La procédure s’inscrit dans le cadre du délit de révélation d’informations permettant d’identifier ou de localiser une personne, créé en 2021 pour réprimer le doxxing. Le texte prévoit trois ans d’emprisonnement et 45 000 euros d’amende, avec des peines aggravées lorsque la victime est dépositaire de l’autorité publique, ce qui vise aussi la protection des magistrats.
Selon les éléments rapportés dans le dossier, plusieurs avocats avaient été harcelés ou menacés après cette publication, et dix d’entre eux avaient saisi la justice. Le tribunal a estimé que le magazine s’éloignait du journalisme pour entrer dans une « rhétorique accusatoire virulente » et a rappelé que ces avocats n’exerçaient que la mission confiée par la République.
Pourquoi le juge a été ciblé
Le magistrat visé se nomme Youssef Badr. Le ministère de la Justice indique qu’il a exercé comme magistrat du parquet à Meaux, Bobigny puis Paris, avant d’être nommé porte-parole du ministère en 2017. Sur les réseaux sociaux, ses détracteurs l’attaquent pour son prénom, mais aussi pour son engagement dans une association qui cherche à ouvrir davantage l’accès à la magistrature à des étudiants défavorisés, issus de banlieue ou de zones rurales.
Ce type de ciblage a un effet immédiat : il personnalise une décision de justice, puis il transforme un juge en adversaire politique supposé. Pour ceux qui lancent ou relaient ces attaques, le gain est clair : disqualifier la décision en attaquant la personne. Pour la justice, le coût est lourd : le débat quitte le terrain du droit pour entrer dans celui de l’intimidation.
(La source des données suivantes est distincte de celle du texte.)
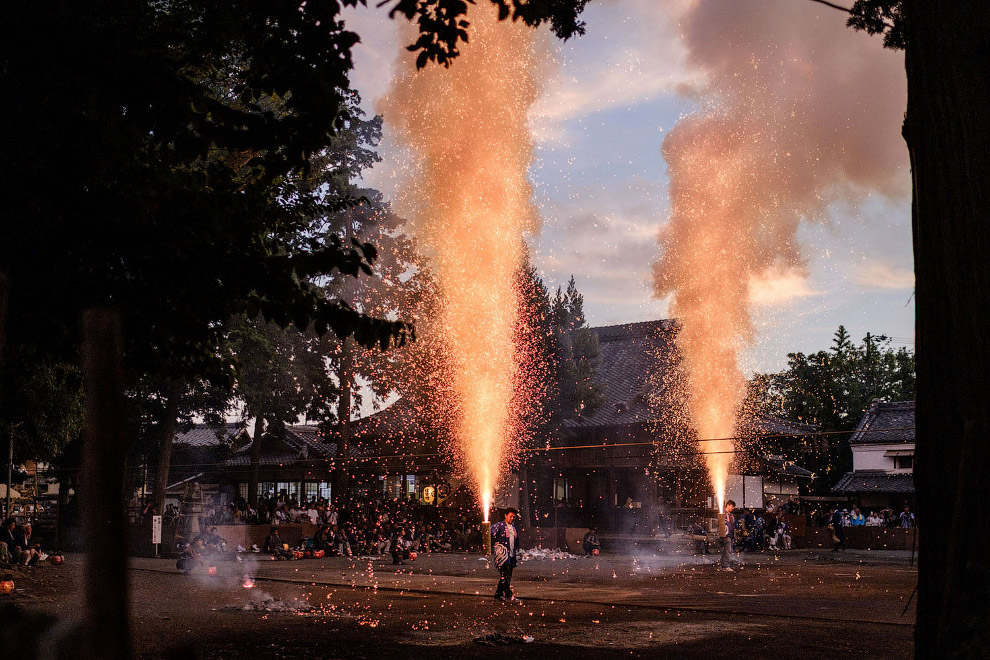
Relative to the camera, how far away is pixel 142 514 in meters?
36.3

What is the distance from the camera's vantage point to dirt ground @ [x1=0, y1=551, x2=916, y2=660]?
1194 cm

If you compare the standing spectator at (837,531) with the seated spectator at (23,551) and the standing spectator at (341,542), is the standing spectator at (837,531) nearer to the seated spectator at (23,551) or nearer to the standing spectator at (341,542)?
the standing spectator at (341,542)

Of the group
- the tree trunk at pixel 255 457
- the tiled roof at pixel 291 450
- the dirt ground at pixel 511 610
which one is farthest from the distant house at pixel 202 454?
the dirt ground at pixel 511 610

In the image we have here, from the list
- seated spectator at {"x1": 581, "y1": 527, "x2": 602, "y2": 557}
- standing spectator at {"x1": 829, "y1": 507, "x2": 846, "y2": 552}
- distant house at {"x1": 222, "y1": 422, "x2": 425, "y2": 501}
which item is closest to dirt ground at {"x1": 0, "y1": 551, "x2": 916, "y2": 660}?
seated spectator at {"x1": 581, "y1": 527, "x2": 602, "y2": 557}

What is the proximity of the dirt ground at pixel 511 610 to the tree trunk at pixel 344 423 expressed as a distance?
40.2ft

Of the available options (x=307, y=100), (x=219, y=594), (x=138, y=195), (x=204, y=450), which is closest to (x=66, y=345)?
(x=138, y=195)

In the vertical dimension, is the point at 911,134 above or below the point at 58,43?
below

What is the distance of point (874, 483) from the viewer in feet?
166

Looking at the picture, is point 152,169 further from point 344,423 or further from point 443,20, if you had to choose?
point 344,423

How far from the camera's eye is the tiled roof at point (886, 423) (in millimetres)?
51312

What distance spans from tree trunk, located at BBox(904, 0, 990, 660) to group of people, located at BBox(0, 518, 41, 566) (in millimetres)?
24986

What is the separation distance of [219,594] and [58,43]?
1428 centimetres

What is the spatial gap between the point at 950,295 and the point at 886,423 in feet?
176

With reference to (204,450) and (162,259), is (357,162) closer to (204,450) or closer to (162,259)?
(204,450)
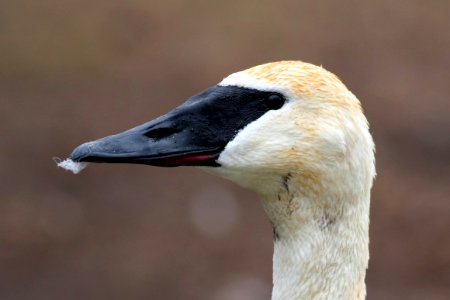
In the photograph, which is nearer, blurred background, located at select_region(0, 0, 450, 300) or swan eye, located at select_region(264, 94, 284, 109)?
swan eye, located at select_region(264, 94, 284, 109)

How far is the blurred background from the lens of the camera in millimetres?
9953

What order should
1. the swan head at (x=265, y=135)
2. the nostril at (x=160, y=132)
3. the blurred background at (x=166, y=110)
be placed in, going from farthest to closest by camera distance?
the blurred background at (x=166, y=110) → the nostril at (x=160, y=132) → the swan head at (x=265, y=135)

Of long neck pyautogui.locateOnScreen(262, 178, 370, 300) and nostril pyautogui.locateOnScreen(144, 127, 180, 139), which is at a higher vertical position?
nostril pyautogui.locateOnScreen(144, 127, 180, 139)

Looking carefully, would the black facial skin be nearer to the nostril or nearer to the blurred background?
the nostril

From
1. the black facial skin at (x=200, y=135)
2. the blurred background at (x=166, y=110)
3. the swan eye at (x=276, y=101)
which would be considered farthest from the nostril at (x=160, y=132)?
the blurred background at (x=166, y=110)

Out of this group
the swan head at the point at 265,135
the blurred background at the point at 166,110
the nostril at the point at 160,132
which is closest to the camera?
the swan head at the point at 265,135

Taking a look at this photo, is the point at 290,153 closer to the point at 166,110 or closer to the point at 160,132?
the point at 160,132

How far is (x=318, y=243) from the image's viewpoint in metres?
4.38

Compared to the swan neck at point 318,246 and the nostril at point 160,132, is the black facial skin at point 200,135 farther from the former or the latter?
the swan neck at point 318,246

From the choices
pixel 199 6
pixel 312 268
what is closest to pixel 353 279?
pixel 312 268

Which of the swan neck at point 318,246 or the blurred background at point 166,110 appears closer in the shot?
the swan neck at point 318,246

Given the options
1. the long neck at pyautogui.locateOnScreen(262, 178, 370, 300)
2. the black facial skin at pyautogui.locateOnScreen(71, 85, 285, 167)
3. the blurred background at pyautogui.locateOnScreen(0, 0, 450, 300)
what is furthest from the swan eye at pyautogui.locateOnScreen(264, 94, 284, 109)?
the blurred background at pyautogui.locateOnScreen(0, 0, 450, 300)

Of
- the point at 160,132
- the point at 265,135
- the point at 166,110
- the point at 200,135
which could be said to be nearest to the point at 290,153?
the point at 265,135

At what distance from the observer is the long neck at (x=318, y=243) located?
4344 millimetres
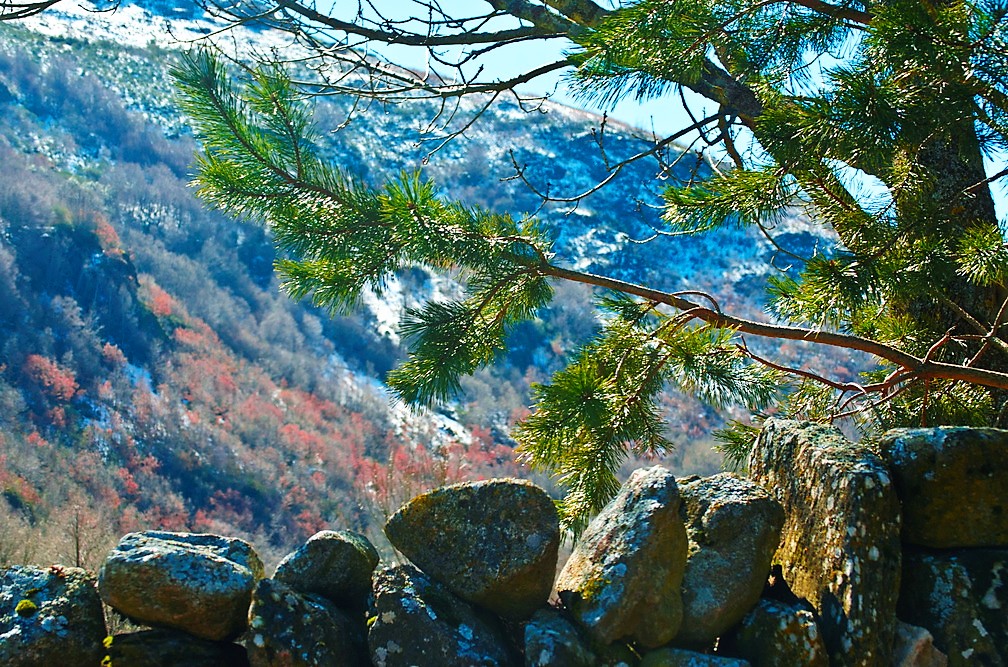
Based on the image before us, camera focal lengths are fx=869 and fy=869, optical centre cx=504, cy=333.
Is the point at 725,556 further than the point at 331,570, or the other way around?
the point at 331,570

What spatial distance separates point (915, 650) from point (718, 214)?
1259mm

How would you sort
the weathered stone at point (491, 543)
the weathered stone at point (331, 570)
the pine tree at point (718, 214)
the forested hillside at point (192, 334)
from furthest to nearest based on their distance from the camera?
the forested hillside at point (192, 334) → the weathered stone at point (331, 570) → the weathered stone at point (491, 543) → the pine tree at point (718, 214)

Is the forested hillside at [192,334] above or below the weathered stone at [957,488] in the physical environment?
above

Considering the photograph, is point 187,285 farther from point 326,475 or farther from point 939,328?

Le compte X du groupuscule d’extrême droite ASLA a présenté Youssef Badr comme un supposé « activiste pro-immigration ». D’autres messages l’ont décrit comme un « militant de gauche et anti-RN ». Ce discours ne vise pas seulement un individu. Il cherche à suggérer qu’un juge ne serait plus légitime s’il a des convictions ou s’il s’implique dans des actions d’ouverture sociale.
Des réactions politiques et une ligne de fracture
Le porte-parole du ministère de la Justice, Sacha Straub-Kahn, a dénoncé des attaques « inacceptables » contre un magistrat, en rappelant qu’elles reviennent à mettre en cause une décision rendue dans l’exercice de sa fonction et dans le cadre de son indépendance. Cette réaction s’inscrit dans une ligne constante de l’exécutif : protéger l’autorité judiciaire sans commenter le fond du jugement.
De l’autre côté, l’un des avocats d’Erik Tegnér, Gilles-William Goldnadel, a écrit sur X que, s’il avait connu certaines prises de position du juge et son compte, il aurait demandé sa récusation. C’est une autre logique : celle qui consiste à faire de la supposée neutralité publique d’un magistrat un sujet de contestation. Mais cette critique se heurte à une règle simple : l’impartialité se discute devant les juridictions, avec des éléments précis, pas par des campagnes personnelles.
Le point de rupture est là. Les défenseurs du tribunal mettent en avant la protection de l’autorité judiciaire et des avocats ciblés. Les soutiens d’Erik Tegnér, eux, dénoncent une décision qu’ils estiment politiquement marquée. Entre les deux, la question n’est pas de savoir si l’on peut critiquer un jugement. On le peut. La vraie ligne rouge, c’est la mise en danger d’une personne par la publication d’éléments permettant de l’identifier ou de la localiser.
Ce qu’il faut surveiller maintenant
Le dossier ne s’arrête pas au jugement de Bobigny. Il faut désormais regarder deux choses : les suites judiciaires éventuelles contre les auteurs de messages visant le magistrat, et les éventuels recours contre la condamnation d’Erik Tegnér. Dans les prochains jours, c’est surtout là que se jouera la suite concrète : protection des personnes ciblées, et maintien du cadre légal contre le doxxing.